Australian Financial Security Authority

Agency overview
- Formed: 1999
- Preceding agency: Insolvency & Trustee Service Australia;
- Jurisdiction: Government of Australia
- Headquarters: Barton, Canberra, Australian Capital Territory
- Agency executive: Chief Executive;
- Parent department: Department of the Treasury (Australia)
- Website: www.afsa.gov.au

= Australian Financial Security Authority =

The Australian Financial Security Authority (AFSA) is an executive agency within the Treasury portfolio of the Government of Australia. AFSA administers the application of bankruptcy laws and the Personal Property Securities Register (PPSR) in Australia.

==History==
The agency was formed in 1999 with the passing of the Public Service Act 1999, succeeding Insolvency & Trustee Service Australia.

==Personal insolvency==
AFSA undertakes several statutory roles established under the Bankruptcy Act 1966.

===Inspector-General in Bankruptcy===
The Chief Executive of AFSA is also appointed as the Inspector-General in Bankruptcy. The Inspector-General is responsible for the general administration of the Bankruptcy Act, including regulating bankruptcy trustees and debt agreement administrators, reviewing trustee decisions, and investigating alleged offences under the Act.

===Official Receiver===
AFSA operates the public bankruptcy and personal insolvency registry service on behalf of the Official Receiver. The Official Receiver exercises coercive powers to assist bankruptcy trustees, oversees the bankruptcy process from assessment to discharge, and maintains the National Personal Insolvency Index (NPII), a publicly available electronic record of certain personal insolvency proceedings in Australia.

===Official Trustee in Bankruptcy===
The Official Trustee in Bankruptcy is a body corporate created under the Bankruptcy Act. It administers bankruptcies and personal insolvency arrangements where it is in the public interest or where it is not commercially viable for a private trustee to do so. The Official Trustee also manages the custody, control, and realisation of assets under various proceeds of crime and criminal matters legislation, including the Proceeds of Crime Act 2002 and the Mutual Assistance in Criminal Matters Act 1987.

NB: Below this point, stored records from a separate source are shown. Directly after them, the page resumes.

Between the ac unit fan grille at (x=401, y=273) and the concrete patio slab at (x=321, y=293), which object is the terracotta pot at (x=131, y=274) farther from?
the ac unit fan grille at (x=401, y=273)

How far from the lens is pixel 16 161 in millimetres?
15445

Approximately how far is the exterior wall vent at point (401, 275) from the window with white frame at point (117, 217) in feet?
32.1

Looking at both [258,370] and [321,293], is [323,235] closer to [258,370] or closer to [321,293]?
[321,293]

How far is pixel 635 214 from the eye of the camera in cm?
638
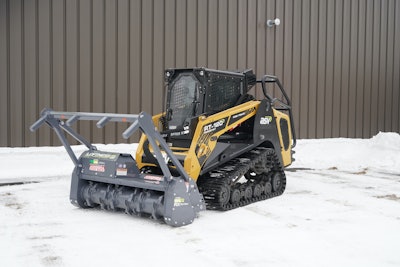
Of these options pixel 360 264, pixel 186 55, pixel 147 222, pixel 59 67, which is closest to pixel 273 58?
pixel 186 55

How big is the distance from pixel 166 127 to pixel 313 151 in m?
6.68

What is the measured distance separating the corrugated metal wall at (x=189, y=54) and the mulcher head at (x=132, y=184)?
407cm

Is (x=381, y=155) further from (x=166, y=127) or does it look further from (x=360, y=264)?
(x=360, y=264)

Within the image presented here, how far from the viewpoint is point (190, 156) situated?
20.8 ft


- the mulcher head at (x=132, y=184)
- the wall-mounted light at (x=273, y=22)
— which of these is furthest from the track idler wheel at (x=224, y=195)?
the wall-mounted light at (x=273, y=22)

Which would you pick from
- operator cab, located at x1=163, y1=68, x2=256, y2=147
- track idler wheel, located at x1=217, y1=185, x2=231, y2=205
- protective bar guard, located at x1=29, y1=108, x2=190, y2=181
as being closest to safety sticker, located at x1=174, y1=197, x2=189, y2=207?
protective bar guard, located at x1=29, y1=108, x2=190, y2=181

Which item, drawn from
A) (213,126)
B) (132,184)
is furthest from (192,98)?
(132,184)

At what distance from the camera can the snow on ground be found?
15.4 ft

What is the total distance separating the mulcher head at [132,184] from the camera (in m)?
5.76

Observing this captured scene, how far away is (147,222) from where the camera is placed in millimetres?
6070

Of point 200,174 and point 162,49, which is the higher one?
point 162,49

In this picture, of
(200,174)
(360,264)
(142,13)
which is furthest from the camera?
(142,13)

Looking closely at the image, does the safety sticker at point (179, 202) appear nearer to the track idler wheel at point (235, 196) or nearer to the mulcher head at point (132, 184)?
the mulcher head at point (132, 184)

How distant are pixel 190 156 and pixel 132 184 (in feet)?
2.59
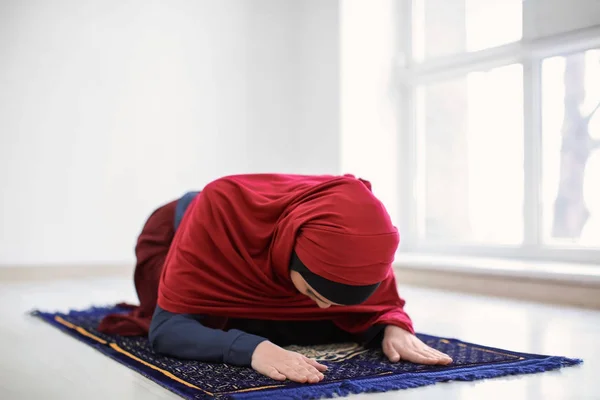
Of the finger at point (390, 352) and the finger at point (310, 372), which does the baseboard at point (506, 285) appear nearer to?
the finger at point (390, 352)

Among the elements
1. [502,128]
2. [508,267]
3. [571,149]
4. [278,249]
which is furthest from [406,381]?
[502,128]

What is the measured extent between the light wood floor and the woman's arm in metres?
0.14

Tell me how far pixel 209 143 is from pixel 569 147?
7.81 feet

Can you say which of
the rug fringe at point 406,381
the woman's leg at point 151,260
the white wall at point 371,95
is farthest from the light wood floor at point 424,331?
the white wall at point 371,95

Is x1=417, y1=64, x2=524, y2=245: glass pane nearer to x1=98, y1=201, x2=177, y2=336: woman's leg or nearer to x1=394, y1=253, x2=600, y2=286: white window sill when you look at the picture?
x1=394, y1=253, x2=600, y2=286: white window sill

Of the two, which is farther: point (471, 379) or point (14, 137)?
point (14, 137)

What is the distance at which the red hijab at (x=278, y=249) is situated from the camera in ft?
5.82

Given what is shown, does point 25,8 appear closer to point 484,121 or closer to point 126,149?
point 126,149

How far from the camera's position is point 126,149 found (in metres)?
4.72

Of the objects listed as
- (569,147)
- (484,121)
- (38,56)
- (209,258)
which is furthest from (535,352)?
(38,56)

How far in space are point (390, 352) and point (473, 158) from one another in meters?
2.77

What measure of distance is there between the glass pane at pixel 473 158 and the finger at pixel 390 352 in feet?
7.90

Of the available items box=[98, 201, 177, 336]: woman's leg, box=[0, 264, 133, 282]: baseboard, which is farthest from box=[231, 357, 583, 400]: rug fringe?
box=[0, 264, 133, 282]: baseboard

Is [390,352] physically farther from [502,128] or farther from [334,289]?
[502,128]
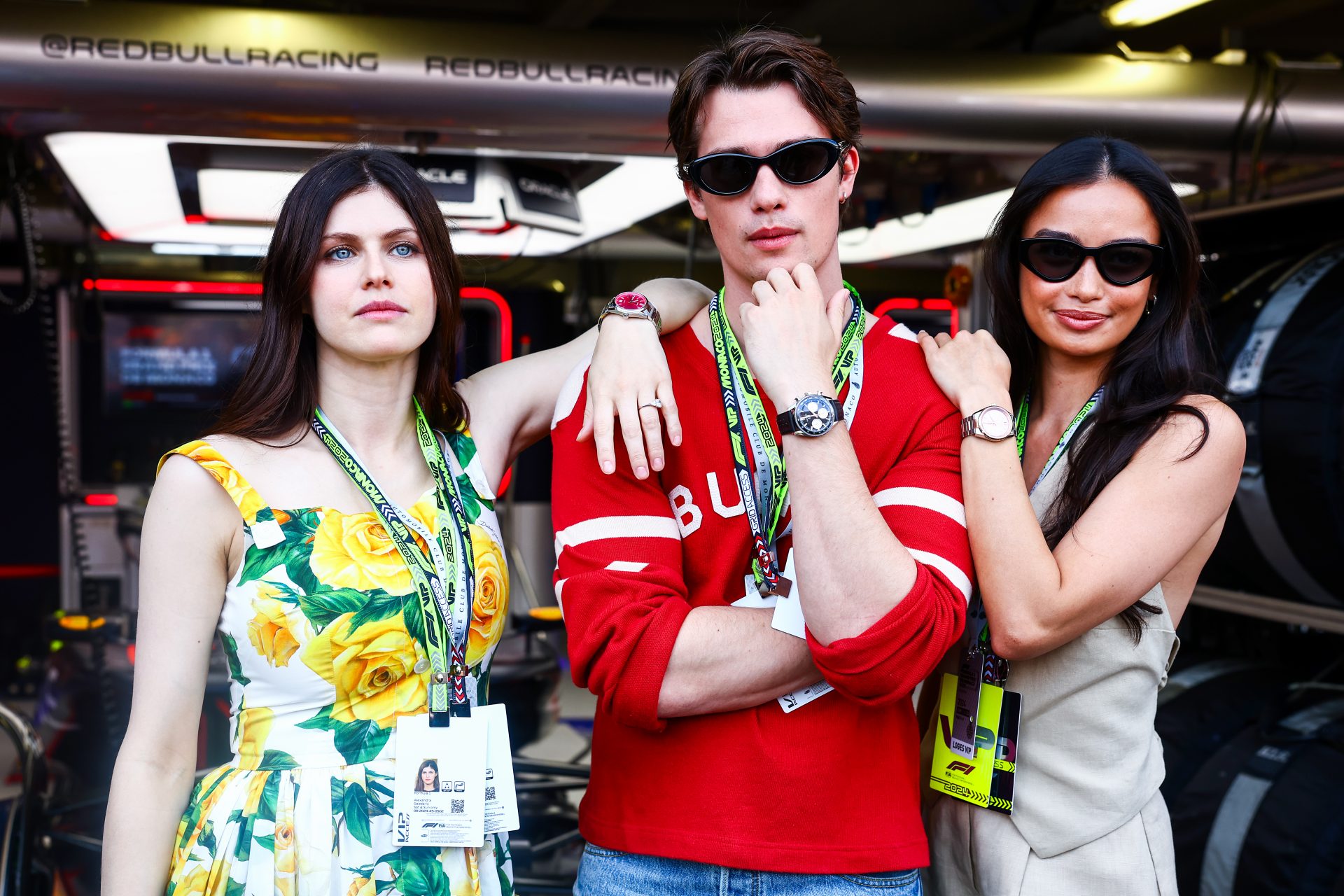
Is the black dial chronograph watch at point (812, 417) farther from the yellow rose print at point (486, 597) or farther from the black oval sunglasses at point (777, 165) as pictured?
the yellow rose print at point (486, 597)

==Personal property securities==
AFSA also fulfils a statutory role under the Personal Property Securities Act 2009 (PPS Act).

===Registrar of Personal Property Securities===
The Registrar of Personal Property Securities is responsible for maintaining the PPSR in compliance with the PPS Act and related regulations. The Registrar’s functions include ensuring the PPSR is accessible and effective, refusing or granting access, removing or reinstating data, conducting investigations, and taking enforcement action where appropriate.